With regard to the interpretation of the entry into the civil circuit of the administrative act, within the jurisprudence of the Cluj Court of Appeal, there has been a singular opinion in the sense that it becomes operational as soon as the right to build is granted and the first material act of construction begins. This interpretation cannot be accepted because:

a) According to Article 37 para. 1 of the Law no. 50/1991 the legal existence of the construction and implicitly the right of ownership on it arises at the moment of the reception of the construction and the registration in the land register. As a result, authorized construction works are considered completed if they meet two cumulative conditions: (1) the elements stipulated in the authorization have been carried out, and (2) the reception has been carried out once the construction work has been completed.

b) The provisions stipulated by Law No 50/1991 must be linked to the special provisions contained in Law No 7/1996 on land registry and real estate publicity, which stipulates in Article 55(1) of Law No 7/1996 that ownership of buildings is entered in the Land Register on the basis of the building permit and the record of acceptance of works.

In conclusion, the effects of the building permit only occur when the authorized works are received, which is when they enter the civil circuit.

6. Conclusions

In summary, the general rule in administrative law is that third parties who demonstrate infringement of a right or a legitimate interest may apply to the court for the withdrawal of a building permit.

In order to pursue this legal action, third parties will be required to follow the preliminary complaint procedure within 30 days starting from the date of becoming aware of the content of the administrative act, but no later than 1 year from the date of publication of the individual administrative act. However, if it is established that third parties were aware of the content of the contested act after the 30-day period has expired, it will be possible to rely on the plea that the preliminary complaint is out of time which, if upheld, will lead to the dismissal of the action for administrative review as inadmissible.

It is essential that the assessment of third parties' interest, as well as the components of the preliminary complaint mechanism of the bill of lading on the content of the administrative act, are assessed in concreto by the courts, based on the evidence provided by the parties.

In order to re-establish the evidence concerning the moment of notification of interested third parties, it is recommended to install the notice board concerning the Building Permit at the address of the building, to be followed also by a procedure of ascertainment of this fact through the assistance of an approved Court Executor.


MAXIM / Asociații

Călina Tejan și Andreea Talida Ardelean 

[1] Law no. 554/2004 of the administrative contentious defined by art. 2 para. (1) lit. j), the preliminary complaint as "the request by which the issuing public authority or the hierarchically superior authority, as the case may be, is asked to review an administrative act of an individual or regulatory nature, in order to revoke or amend it".

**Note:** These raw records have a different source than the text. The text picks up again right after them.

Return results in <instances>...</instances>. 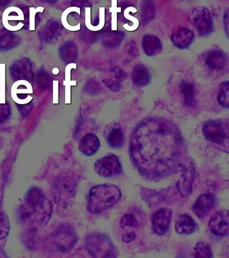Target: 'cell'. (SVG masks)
Returning a JSON list of instances; mask_svg holds the SVG:
<instances>
[{
  "label": "cell",
  "instance_id": "cell-36",
  "mask_svg": "<svg viewBox=\"0 0 229 258\" xmlns=\"http://www.w3.org/2000/svg\"><path fill=\"white\" fill-rule=\"evenodd\" d=\"M136 237H137V235H136L134 232H130V233L124 234L122 236V241L124 242V243H128L133 241L136 239Z\"/></svg>",
  "mask_w": 229,
  "mask_h": 258
},
{
  "label": "cell",
  "instance_id": "cell-11",
  "mask_svg": "<svg viewBox=\"0 0 229 258\" xmlns=\"http://www.w3.org/2000/svg\"><path fill=\"white\" fill-rule=\"evenodd\" d=\"M172 211L168 208H162L151 216L152 230L156 235L161 236L168 231L170 226Z\"/></svg>",
  "mask_w": 229,
  "mask_h": 258
},
{
  "label": "cell",
  "instance_id": "cell-26",
  "mask_svg": "<svg viewBox=\"0 0 229 258\" xmlns=\"http://www.w3.org/2000/svg\"><path fill=\"white\" fill-rule=\"evenodd\" d=\"M122 32H113L105 34L103 37V44L108 48H115L124 39Z\"/></svg>",
  "mask_w": 229,
  "mask_h": 258
},
{
  "label": "cell",
  "instance_id": "cell-32",
  "mask_svg": "<svg viewBox=\"0 0 229 258\" xmlns=\"http://www.w3.org/2000/svg\"><path fill=\"white\" fill-rule=\"evenodd\" d=\"M45 11L43 7L38 8L31 7L29 10V30L31 31H35L36 30V15L37 13H43Z\"/></svg>",
  "mask_w": 229,
  "mask_h": 258
},
{
  "label": "cell",
  "instance_id": "cell-31",
  "mask_svg": "<svg viewBox=\"0 0 229 258\" xmlns=\"http://www.w3.org/2000/svg\"><path fill=\"white\" fill-rule=\"evenodd\" d=\"M120 226L122 228L138 227H139V222L133 214H125L122 216L121 220H120Z\"/></svg>",
  "mask_w": 229,
  "mask_h": 258
},
{
  "label": "cell",
  "instance_id": "cell-38",
  "mask_svg": "<svg viewBox=\"0 0 229 258\" xmlns=\"http://www.w3.org/2000/svg\"><path fill=\"white\" fill-rule=\"evenodd\" d=\"M7 257V255L5 254V252L3 251V249L0 248V257Z\"/></svg>",
  "mask_w": 229,
  "mask_h": 258
},
{
  "label": "cell",
  "instance_id": "cell-25",
  "mask_svg": "<svg viewBox=\"0 0 229 258\" xmlns=\"http://www.w3.org/2000/svg\"><path fill=\"white\" fill-rule=\"evenodd\" d=\"M155 7L154 0H144L142 6L141 21L146 25L155 17Z\"/></svg>",
  "mask_w": 229,
  "mask_h": 258
},
{
  "label": "cell",
  "instance_id": "cell-15",
  "mask_svg": "<svg viewBox=\"0 0 229 258\" xmlns=\"http://www.w3.org/2000/svg\"><path fill=\"white\" fill-rule=\"evenodd\" d=\"M215 205L214 196L210 193L202 194L199 196L193 206V212L200 219L208 215Z\"/></svg>",
  "mask_w": 229,
  "mask_h": 258
},
{
  "label": "cell",
  "instance_id": "cell-14",
  "mask_svg": "<svg viewBox=\"0 0 229 258\" xmlns=\"http://www.w3.org/2000/svg\"><path fill=\"white\" fill-rule=\"evenodd\" d=\"M209 231L215 236L224 237L229 230V214L227 210H220L211 217L208 223Z\"/></svg>",
  "mask_w": 229,
  "mask_h": 258
},
{
  "label": "cell",
  "instance_id": "cell-19",
  "mask_svg": "<svg viewBox=\"0 0 229 258\" xmlns=\"http://www.w3.org/2000/svg\"><path fill=\"white\" fill-rule=\"evenodd\" d=\"M142 45L144 52L148 56H155L161 53L162 45L159 38L153 35H146L143 37Z\"/></svg>",
  "mask_w": 229,
  "mask_h": 258
},
{
  "label": "cell",
  "instance_id": "cell-17",
  "mask_svg": "<svg viewBox=\"0 0 229 258\" xmlns=\"http://www.w3.org/2000/svg\"><path fill=\"white\" fill-rule=\"evenodd\" d=\"M193 32L187 28H181L175 31L171 35V39L173 44L177 48L183 49L187 48L192 43Z\"/></svg>",
  "mask_w": 229,
  "mask_h": 258
},
{
  "label": "cell",
  "instance_id": "cell-23",
  "mask_svg": "<svg viewBox=\"0 0 229 258\" xmlns=\"http://www.w3.org/2000/svg\"><path fill=\"white\" fill-rule=\"evenodd\" d=\"M180 91L184 98L185 106H192L194 103L195 94V87L193 83L187 81H183L180 85Z\"/></svg>",
  "mask_w": 229,
  "mask_h": 258
},
{
  "label": "cell",
  "instance_id": "cell-16",
  "mask_svg": "<svg viewBox=\"0 0 229 258\" xmlns=\"http://www.w3.org/2000/svg\"><path fill=\"white\" fill-rule=\"evenodd\" d=\"M100 142L98 137L94 134H87L81 140L79 145V150L85 156H94L98 152L100 148Z\"/></svg>",
  "mask_w": 229,
  "mask_h": 258
},
{
  "label": "cell",
  "instance_id": "cell-10",
  "mask_svg": "<svg viewBox=\"0 0 229 258\" xmlns=\"http://www.w3.org/2000/svg\"><path fill=\"white\" fill-rule=\"evenodd\" d=\"M191 24L198 31L199 35L206 36L213 31V22L210 12L206 8L199 7L191 12Z\"/></svg>",
  "mask_w": 229,
  "mask_h": 258
},
{
  "label": "cell",
  "instance_id": "cell-7",
  "mask_svg": "<svg viewBox=\"0 0 229 258\" xmlns=\"http://www.w3.org/2000/svg\"><path fill=\"white\" fill-rule=\"evenodd\" d=\"M179 171L181 176L177 183V190L183 197H187L192 191L195 176V165L191 160L183 162Z\"/></svg>",
  "mask_w": 229,
  "mask_h": 258
},
{
  "label": "cell",
  "instance_id": "cell-21",
  "mask_svg": "<svg viewBox=\"0 0 229 258\" xmlns=\"http://www.w3.org/2000/svg\"><path fill=\"white\" fill-rule=\"evenodd\" d=\"M132 78L136 85L144 87L149 84L151 80V75L147 67L139 64L134 67Z\"/></svg>",
  "mask_w": 229,
  "mask_h": 258
},
{
  "label": "cell",
  "instance_id": "cell-35",
  "mask_svg": "<svg viewBox=\"0 0 229 258\" xmlns=\"http://www.w3.org/2000/svg\"><path fill=\"white\" fill-rule=\"evenodd\" d=\"M53 104L59 103V81H53Z\"/></svg>",
  "mask_w": 229,
  "mask_h": 258
},
{
  "label": "cell",
  "instance_id": "cell-28",
  "mask_svg": "<svg viewBox=\"0 0 229 258\" xmlns=\"http://www.w3.org/2000/svg\"><path fill=\"white\" fill-rule=\"evenodd\" d=\"M7 92V65L5 63L0 64V104L7 103L6 98Z\"/></svg>",
  "mask_w": 229,
  "mask_h": 258
},
{
  "label": "cell",
  "instance_id": "cell-33",
  "mask_svg": "<svg viewBox=\"0 0 229 258\" xmlns=\"http://www.w3.org/2000/svg\"><path fill=\"white\" fill-rule=\"evenodd\" d=\"M102 81H103L104 84L112 92H117L120 89L119 81L116 79L107 78L103 79Z\"/></svg>",
  "mask_w": 229,
  "mask_h": 258
},
{
  "label": "cell",
  "instance_id": "cell-9",
  "mask_svg": "<svg viewBox=\"0 0 229 258\" xmlns=\"http://www.w3.org/2000/svg\"><path fill=\"white\" fill-rule=\"evenodd\" d=\"M76 185L70 177H61L54 184V196L58 205L65 207L75 194Z\"/></svg>",
  "mask_w": 229,
  "mask_h": 258
},
{
  "label": "cell",
  "instance_id": "cell-6",
  "mask_svg": "<svg viewBox=\"0 0 229 258\" xmlns=\"http://www.w3.org/2000/svg\"><path fill=\"white\" fill-rule=\"evenodd\" d=\"M203 134L208 142L216 145L228 144L229 126L228 120L210 121L204 125Z\"/></svg>",
  "mask_w": 229,
  "mask_h": 258
},
{
  "label": "cell",
  "instance_id": "cell-34",
  "mask_svg": "<svg viewBox=\"0 0 229 258\" xmlns=\"http://www.w3.org/2000/svg\"><path fill=\"white\" fill-rule=\"evenodd\" d=\"M112 74L115 77L116 80L118 81H123L126 79V75L125 72L119 67H114L112 69Z\"/></svg>",
  "mask_w": 229,
  "mask_h": 258
},
{
  "label": "cell",
  "instance_id": "cell-2",
  "mask_svg": "<svg viewBox=\"0 0 229 258\" xmlns=\"http://www.w3.org/2000/svg\"><path fill=\"white\" fill-rule=\"evenodd\" d=\"M53 214V204L37 187L30 188L19 209L22 223L29 229H37L49 223Z\"/></svg>",
  "mask_w": 229,
  "mask_h": 258
},
{
  "label": "cell",
  "instance_id": "cell-4",
  "mask_svg": "<svg viewBox=\"0 0 229 258\" xmlns=\"http://www.w3.org/2000/svg\"><path fill=\"white\" fill-rule=\"evenodd\" d=\"M78 237L76 230L68 224L55 227L48 237V243L55 251L67 253L76 245Z\"/></svg>",
  "mask_w": 229,
  "mask_h": 258
},
{
  "label": "cell",
  "instance_id": "cell-20",
  "mask_svg": "<svg viewBox=\"0 0 229 258\" xmlns=\"http://www.w3.org/2000/svg\"><path fill=\"white\" fill-rule=\"evenodd\" d=\"M226 63V56L222 51L214 50L207 55L206 64L212 70H220Z\"/></svg>",
  "mask_w": 229,
  "mask_h": 258
},
{
  "label": "cell",
  "instance_id": "cell-37",
  "mask_svg": "<svg viewBox=\"0 0 229 258\" xmlns=\"http://www.w3.org/2000/svg\"><path fill=\"white\" fill-rule=\"evenodd\" d=\"M224 25L225 27V31H226L227 37H228V12H226V13L225 14V15H224Z\"/></svg>",
  "mask_w": 229,
  "mask_h": 258
},
{
  "label": "cell",
  "instance_id": "cell-18",
  "mask_svg": "<svg viewBox=\"0 0 229 258\" xmlns=\"http://www.w3.org/2000/svg\"><path fill=\"white\" fill-rule=\"evenodd\" d=\"M196 223L193 218L187 214H180L175 223V229L181 235H191L196 229Z\"/></svg>",
  "mask_w": 229,
  "mask_h": 258
},
{
  "label": "cell",
  "instance_id": "cell-12",
  "mask_svg": "<svg viewBox=\"0 0 229 258\" xmlns=\"http://www.w3.org/2000/svg\"><path fill=\"white\" fill-rule=\"evenodd\" d=\"M33 88L31 83L25 79L15 81L12 86L11 96L16 103L20 105L29 104L33 100Z\"/></svg>",
  "mask_w": 229,
  "mask_h": 258
},
{
  "label": "cell",
  "instance_id": "cell-5",
  "mask_svg": "<svg viewBox=\"0 0 229 258\" xmlns=\"http://www.w3.org/2000/svg\"><path fill=\"white\" fill-rule=\"evenodd\" d=\"M86 249L93 257H117V250L108 236L105 234L92 233L86 238Z\"/></svg>",
  "mask_w": 229,
  "mask_h": 258
},
{
  "label": "cell",
  "instance_id": "cell-30",
  "mask_svg": "<svg viewBox=\"0 0 229 258\" xmlns=\"http://www.w3.org/2000/svg\"><path fill=\"white\" fill-rule=\"evenodd\" d=\"M11 230V223L9 217L5 212H0V240L7 237Z\"/></svg>",
  "mask_w": 229,
  "mask_h": 258
},
{
  "label": "cell",
  "instance_id": "cell-1",
  "mask_svg": "<svg viewBox=\"0 0 229 258\" xmlns=\"http://www.w3.org/2000/svg\"><path fill=\"white\" fill-rule=\"evenodd\" d=\"M129 153L132 163L143 177L163 179L179 170L185 154L184 142L173 123L147 118L132 134Z\"/></svg>",
  "mask_w": 229,
  "mask_h": 258
},
{
  "label": "cell",
  "instance_id": "cell-13",
  "mask_svg": "<svg viewBox=\"0 0 229 258\" xmlns=\"http://www.w3.org/2000/svg\"><path fill=\"white\" fill-rule=\"evenodd\" d=\"M25 17L23 11L19 8L12 7L4 12L3 23L8 31L17 32L25 27Z\"/></svg>",
  "mask_w": 229,
  "mask_h": 258
},
{
  "label": "cell",
  "instance_id": "cell-8",
  "mask_svg": "<svg viewBox=\"0 0 229 258\" xmlns=\"http://www.w3.org/2000/svg\"><path fill=\"white\" fill-rule=\"evenodd\" d=\"M94 169L98 175L104 178H111L122 173V164L116 155L103 157L96 161Z\"/></svg>",
  "mask_w": 229,
  "mask_h": 258
},
{
  "label": "cell",
  "instance_id": "cell-3",
  "mask_svg": "<svg viewBox=\"0 0 229 258\" xmlns=\"http://www.w3.org/2000/svg\"><path fill=\"white\" fill-rule=\"evenodd\" d=\"M118 186L100 184L91 188L88 196V210L92 214H99L115 205L121 198Z\"/></svg>",
  "mask_w": 229,
  "mask_h": 258
},
{
  "label": "cell",
  "instance_id": "cell-22",
  "mask_svg": "<svg viewBox=\"0 0 229 258\" xmlns=\"http://www.w3.org/2000/svg\"><path fill=\"white\" fill-rule=\"evenodd\" d=\"M108 144L110 148L118 149L123 146L124 137L123 132L120 126L112 127L106 137Z\"/></svg>",
  "mask_w": 229,
  "mask_h": 258
},
{
  "label": "cell",
  "instance_id": "cell-29",
  "mask_svg": "<svg viewBox=\"0 0 229 258\" xmlns=\"http://www.w3.org/2000/svg\"><path fill=\"white\" fill-rule=\"evenodd\" d=\"M218 102L223 108H228L229 107V82L224 81L221 85L220 92L218 95Z\"/></svg>",
  "mask_w": 229,
  "mask_h": 258
},
{
  "label": "cell",
  "instance_id": "cell-27",
  "mask_svg": "<svg viewBox=\"0 0 229 258\" xmlns=\"http://www.w3.org/2000/svg\"><path fill=\"white\" fill-rule=\"evenodd\" d=\"M194 257L196 258L212 257L213 254L210 245L205 242H198L194 247Z\"/></svg>",
  "mask_w": 229,
  "mask_h": 258
},
{
  "label": "cell",
  "instance_id": "cell-24",
  "mask_svg": "<svg viewBox=\"0 0 229 258\" xmlns=\"http://www.w3.org/2000/svg\"><path fill=\"white\" fill-rule=\"evenodd\" d=\"M77 69L76 63H70L65 67V79L63 81V85L65 87V103L70 104L71 102V86L77 85L76 81L71 80L72 69Z\"/></svg>",
  "mask_w": 229,
  "mask_h": 258
},
{
  "label": "cell",
  "instance_id": "cell-39",
  "mask_svg": "<svg viewBox=\"0 0 229 258\" xmlns=\"http://www.w3.org/2000/svg\"><path fill=\"white\" fill-rule=\"evenodd\" d=\"M53 73L54 75H58L59 73V69L55 67V68L53 69Z\"/></svg>",
  "mask_w": 229,
  "mask_h": 258
}]
</instances>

[2] Article 5 lit. d) of L.265 / 2006: “The state recognizes the right of any person to a healthy and ecologically balanced environment, guaranteeing for this purpose: a) access to environmental information… b) association in organizations for environmental protection, [… ..] d) the right to address, directly or through environmental protection organizations, administrative and/or judicial authorities, as the case may be, environmental issues. "

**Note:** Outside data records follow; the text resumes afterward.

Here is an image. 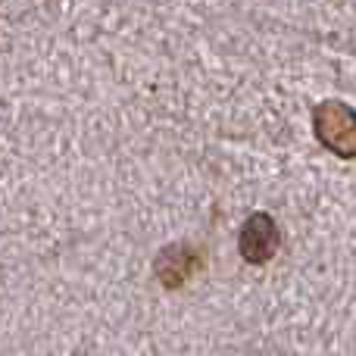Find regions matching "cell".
Returning <instances> with one entry per match:
<instances>
[{
    "label": "cell",
    "mask_w": 356,
    "mask_h": 356,
    "mask_svg": "<svg viewBox=\"0 0 356 356\" xmlns=\"http://www.w3.org/2000/svg\"><path fill=\"white\" fill-rule=\"evenodd\" d=\"M316 138L325 144L332 154L356 160V110L341 100H325L313 113Z\"/></svg>",
    "instance_id": "6da1fadb"
},
{
    "label": "cell",
    "mask_w": 356,
    "mask_h": 356,
    "mask_svg": "<svg viewBox=\"0 0 356 356\" xmlns=\"http://www.w3.org/2000/svg\"><path fill=\"white\" fill-rule=\"evenodd\" d=\"M278 244H282L278 225L272 222V216H266V213H253L250 219L244 222V228H241V257L250 266L269 263L278 253Z\"/></svg>",
    "instance_id": "7a4b0ae2"
},
{
    "label": "cell",
    "mask_w": 356,
    "mask_h": 356,
    "mask_svg": "<svg viewBox=\"0 0 356 356\" xmlns=\"http://www.w3.org/2000/svg\"><path fill=\"white\" fill-rule=\"evenodd\" d=\"M197 263H200V257H197L194 247H188V244L166 247L160 253V259H156V275H160V282L166 288H181L197 272Z\"/></svg>",
    "instance_id": "3957f363"
}]
</instances>
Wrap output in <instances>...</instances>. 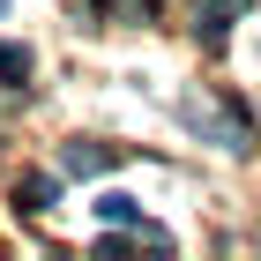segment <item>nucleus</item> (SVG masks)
I'll use <instances>...</instances> for the list:
<instances>
[{
    "instance_id": "7",
    "label": "nucleus",
    "mask_w": 261,
    "mask_h": 261,
    "mask_svg": "<svg viewBox=\"0 0 261 261\" xmlns=\"http://www.w3.org/2000/svg\"><path fill=\"white\" fill-rule=\"evenodd\" d=\"M97 15H112V22H149L157 0H97Z\"/></svg>"
},
{
    "instance_id": "1",
    "label": "nucleus",
    "mask_w": 261,
    "mask_h": 261,
    "mask_svg": "<svg viewBox=\"0 0 261 261\" xmlns=\"http://www.w3.org/2000/svg\"><path fill=\"white\" fill-rule=\"evenodd\" d=\"M187 127H194V135H209L217 149H254V120H246L239 105H209V97H194V105H187Z\"/></svg>"
},
{
    "instance_id": "4",
    "label": "nucleus",
    "mask_w": 261,
    "mask_h": 261,
    "mask_svg": "<svg viewBox=\"0 0 261 261\" xmlns=\"http://www.w3.org/2000/svg\"><path fill=\"white\" fill-rule=\"evenodd\" d=\"M15 209L22 217H45V209H53V179H45V172H22L15 179Z\"/></svg>"
},
{
    "instance_id": "6",
    "label": "nucleus",
    "mask_w": 261,
    "mask_h": 261,
    "mask_svg": "<svg viewBox=\"0 0 261 261\" xmlns=\"http://www.w3.org/2000/svg\"><path fill=\"white\" fill-rule=\"evenodd\" d=\"M0 82H8V90L30 82V45H0Z\"/></svg>"
},
{
    "instance_id": "2",
    "label": "nucleus",
    "mask_w": 261,
    "mask_h": 261,
    "mask_svg": "<svg viewBox=\"0 0 261 261\" xmlns=\"http://www.w3.org/2000/svg\"><path fill=\"white\" fill-rule=\"evenodd\" d=\"M239 8H246V0H194V38L201 45H224V30H231Z\"/></svg>"
},
{
    "instance_id": "5",
    "label": "nucleus",
    "mask_w": 261,
    "mask_h": 261,
    "mask_svg": "<svg viewBox=\"0 0 261 261\" xmlns=\"http://www.w3.org/2000/svg\"><path fill=\"white\" fill-rule=\"evenodd\" d=\"M90 209H97L105 224H142V201H135V194H120V187H112V194H97Z\"/></svg>"
},
{
    "instance_id": "3",
    "label": "nucleus",
    "mask_w": 261,
    "mask_h": 261,
    "mask_svg": "<svg viewBox=\"0 0 261 261\" xmlns=\"http://www.w3.org/2000/svg\"><path fill=\"white\" fill-rule=\"evenodd\" d=\"M105 164H112L105 142H67V149H60V172H67V179H97Z\"/></svg>"
}]
</instances>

[3] Article 20 para. 1: The competent authority for environmental protection, alongside other central and local public administration authorities, as appropriate, ensures information, public participation in decisions on specific activities and access to justice, in compliance with the provisions of the Convention on Access to Information, Public Participation in Decision-making and Access to Justice in Environmental Matters, signed in Aarhus on 25 June 1998, ratified by Law No 86/2000.

[4] Art. 20 para. 6: "Non-governmental organisations promoting environmental protection have a right of action in environmental matters".